*WHAT THE TASK REQUIRES:* Would you return the lines between the one holding "Introduction to the" and the one holding "A History of", inclusive, and only those, exactly as they stand in the listing below?

*DATASET ENTRIES:*
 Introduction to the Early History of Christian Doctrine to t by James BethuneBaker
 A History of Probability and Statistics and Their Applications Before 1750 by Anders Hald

...

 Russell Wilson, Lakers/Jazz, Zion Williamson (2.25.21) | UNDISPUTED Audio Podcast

...

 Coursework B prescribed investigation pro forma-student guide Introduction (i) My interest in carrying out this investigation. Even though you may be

*SOLUTION TO THE EXERCISE:*
 Introduction to the Early History of Christian Doctrine to t by James BethuneBaker
 A History of Probability and Statistics and Their Applications Before 1750 by Anders Hald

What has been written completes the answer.